▸ **Document passage**
Friday, September 26, 2014

Meet the New Rich…in Myanmar

As the country opens up, a group of high-end wealthy are showing up—and showing off—amid decay and poverty

By SHIBANI MAHTANI
Updated Sept. 4, 2014 8:24 a.m. ET

Ivan Pun in front of TS1 in Yangon, Myanmar Photo by Kaung Htet for WSJ.Money
YANGON, Myanmar—On this balmy Saturday evening at Yangon's Wardan jetty, dock workers have momentarily stopped loading and unloading crates from rickety fishing boats. Vegetable sellers that line the dusty road by the Yangon River are sitting quiet, and trishaw drivers, too, have stopped shouting out at passersby to offer them rides.

Instead, they are watching amused—and confused—as socialites from Hong Kong, London and beyond hike up their flowing skirts and gingerly tread on the dirt track, careful that their heeled shoes stay clear of potholes and muddy patches. Avoiding the oversize rats burrowing through garbage nearby, this sampling of the world's beautiful people is heading to Transit Shed 1, a rusting industrial warehouse whose corrugated iron roof and green exterior blends in seamlessly with the ramshackle jetty that surrounds it.

Yet the scene inside Transit Shed 1—or TS1, as its creators prefer it be called—is a world away from the rest of Myanmar, the poorest country in Asia after Afghanistan and Nepal. Contemporary art work featuring children with Burmese mythical dragons lines one wall, while a Who's Who of Myanmar society—everyone from former political prisoners to ambassadors—sip champagne with a host of young, wealthy, globe-trotting compatriots.

▸ **Actions to take**
[1] Decide whether each statement agrees with the article about Myanmar's new rich, answering yes or no and quoting the words of the article that settle it. (a) Transit Shed 1 has a corrugated iron roof. (b) Myanmar is the poorest country in Asia. (c) The art work on one wall features children with Burmese mythical dragons.
[2] From the article about Myanmar's new rich, rewrite the part that opens with the words containing "Friday, September 26, 2014" and closes with "offer them rides.", swapping "trishaw drivers" for "rickshaw drivers".
[3] Continue the article about Myanmar's new rich, picking up after its last sentence.

▸ **Raw data**
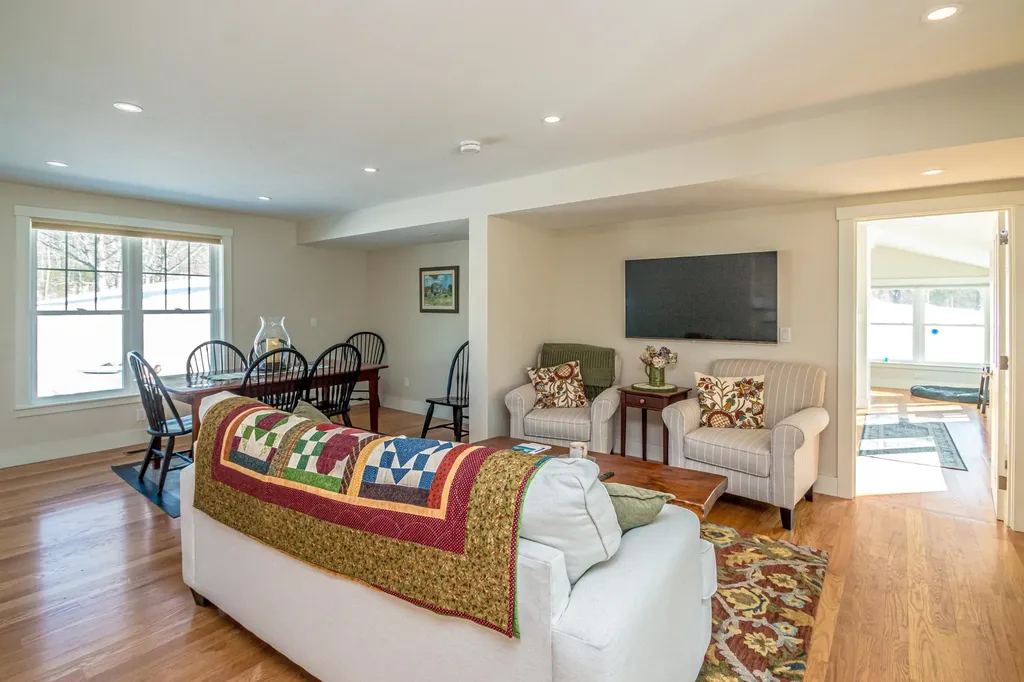 10 Evergreen Trail Jackson NH 03846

▸ **Responses by item number**
[1]
(a) Yes: "whose corrugated iron roof and green exterior blends in seamlessly with the ramshackle jetty that surrounds it"
(b) No: "the poorest country in Asia after Afghanistan and Nepal"
(c) Yes: "Contemporary art work featuring children with Burmese mythical dragons lines one wall"

[2]
Friday, September 26, 2014

Meet the New Rich…in Myanmar

As the country opens up, a group of high-end wealthy are showing up—and showing off—amid decay and poverty

By SHIBANI MAHTANI
Updated Sept. 4, 2014 8:24 a.m. ET

Ivan Pun in front of TS1 in Yangon, Myanmar Photo by Kaung Htet for WSJ.Money
YANGON, Myanmar—On this balmy Saturday evening at Yangon's Wardan jetty, dock workers have momentarily stopped loading and unloading crates from rickety fishing boats. Vegetable sellers that line the dusty road by the Yangon River are sitting quiet, and rickshaw drivers, too, have stopped shouting out at passersby to offer them rides.

[3]
It is opening night at the venue, part exhibition space and part retail venture. The brainchild of Ivan Pun, the 29-year-old Oxford-educated youngest son of one of Myanmar's richest tycoons, TS1 hopes to inject a new hip glamour to this decaying city that has undergone a celebrated political and economic transition in recent years after almost six decades of military rule.

And with hip, comes some eye-opening price tags. In an adjoining room, a bench made of teak from Myanmar's Shan state sells for $2,500. Blouses and other gifts carry labels for TS1's signature brand, MyanmarMade. Coming soon: The retail space will host a high-fashion showcase including designers like Proenza Schouler, purveyor of thousand-dollar satchels, and Prabal Gurung, the Nepalese-American fashion designer whose designs have been worn by the likes of Michelle Obama and Kate Middleton.

"We want to see if Myanmar is ready for something like this," Pun said later after the event, dressed in a black T-shirt and skinny jeans. "There is a thirst in consuming and buying that is not being satisfied."

Pun's vision is just the beginning of a new Myanmar, featuring glam and glitz that is funded, spearheaded and enjoyed by repatriates that escaped the country during its days under brutal military control. That dictatorship ended in 2011, when a new, nominally civilian government assumed power, and since then its leaders have loosened restrictions on public gatherings and opened the doors to foreign investment, leading Western governments to lift most economic sanctions. Now that Myanmar is embracing Western-style consumerism for the first time in more than a generation, Pun and his compatriots are playing tastemakers.

It doesn't seem to deter them that the country's gross domestic product per capita works out to only $1,700 a year, compared with $62,400 in Singapore or $52,800 in the U.S., according to the CIA World Factbook. Just behind the TS1 retail space, children prowl through garbage looking for toys to play with.
People in Myanmar "have not yet developed taste as consumers," Pun says. It's like starting from scratch, he says. "Some markets are set in their preferences—like India and Indonesia—but here we can curate our offerings and bring designers that are interesting to fashion editors in London, New York and Paris rather than what is commercially available."

“This vision is just the beginning of a new Myanmar, featuring glam and glitz that is funded and enjoyed by repatriates that escaped the country.”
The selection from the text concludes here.